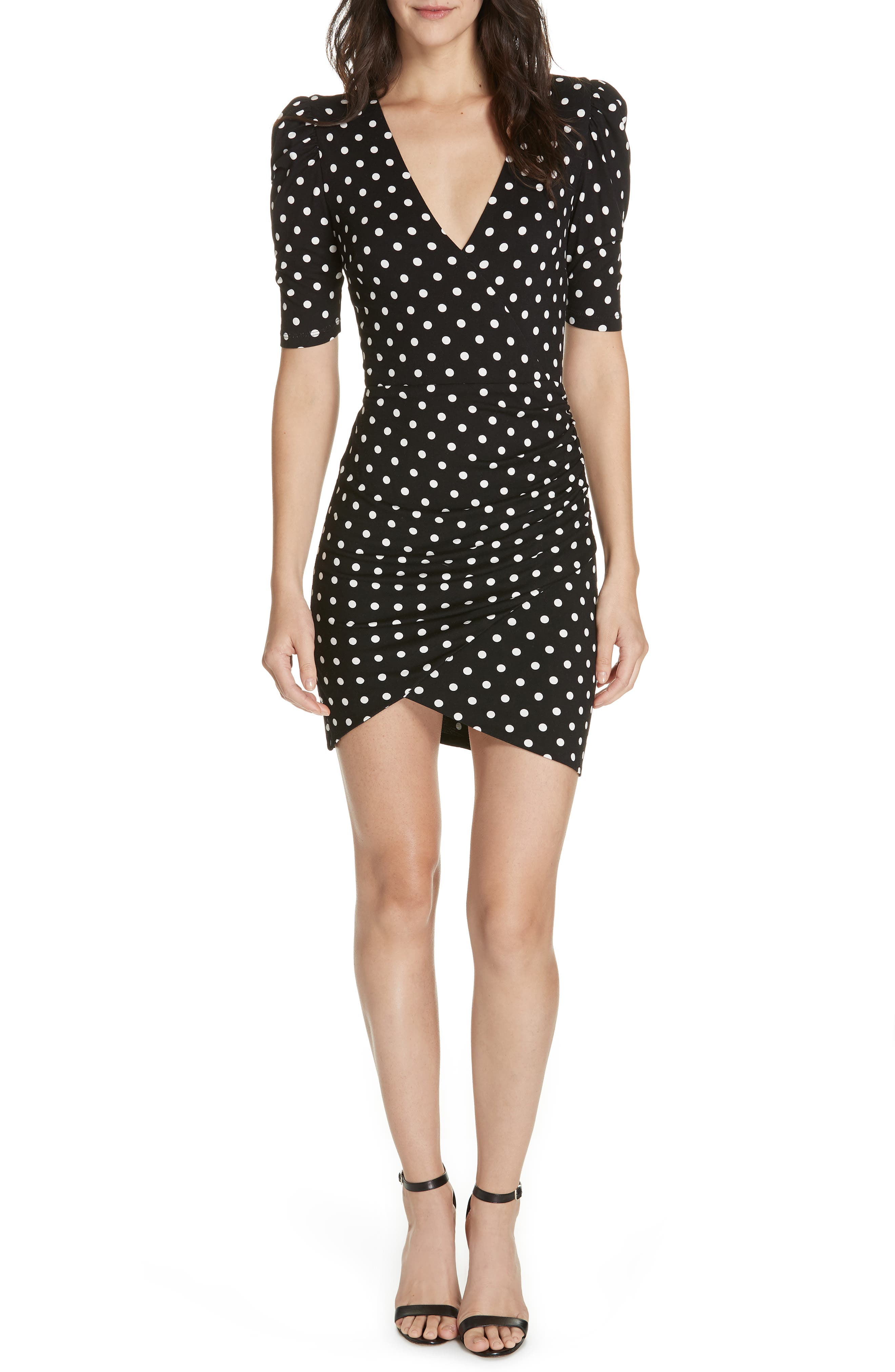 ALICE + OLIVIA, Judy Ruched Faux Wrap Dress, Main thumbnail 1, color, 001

══════════

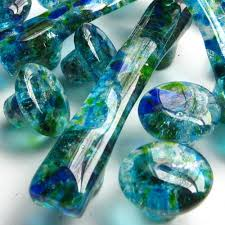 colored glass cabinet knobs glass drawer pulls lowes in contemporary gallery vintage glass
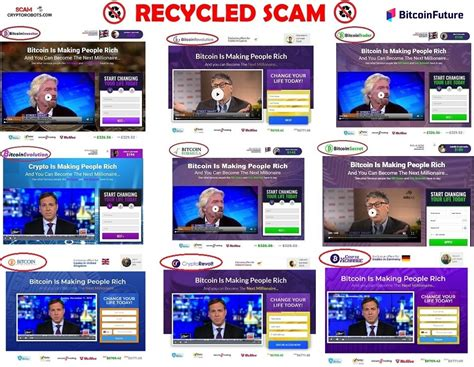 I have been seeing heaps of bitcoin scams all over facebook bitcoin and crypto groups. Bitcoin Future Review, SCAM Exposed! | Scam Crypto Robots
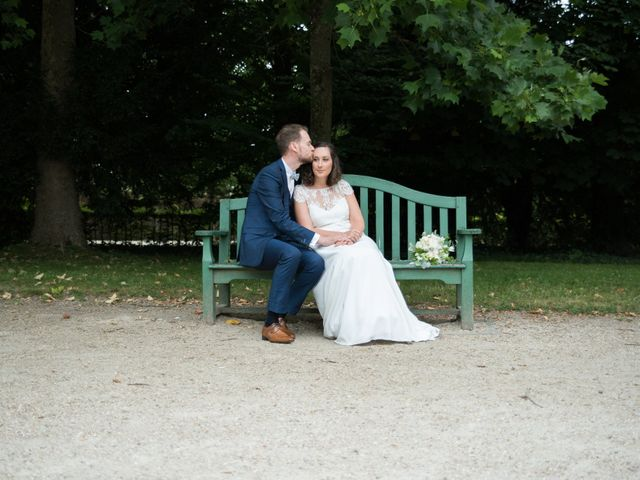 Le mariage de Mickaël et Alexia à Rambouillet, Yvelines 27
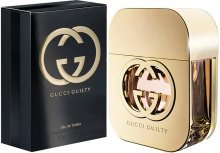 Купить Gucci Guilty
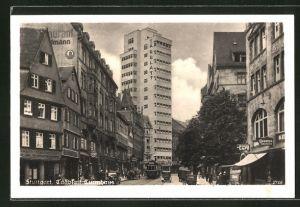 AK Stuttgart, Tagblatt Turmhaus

══════════

> **Work order**
From the records above, transcribe exactly the lines starting at the one containing "Купить Gucci Guilty" and ending at the one containing "AK Stuttgart, Tagblatt Turmhaus". Skip the pictures.

> **Solution to this problem**
 Купить Gucci Guilty
 AK Stuttgart, Tagblatt Turmhaus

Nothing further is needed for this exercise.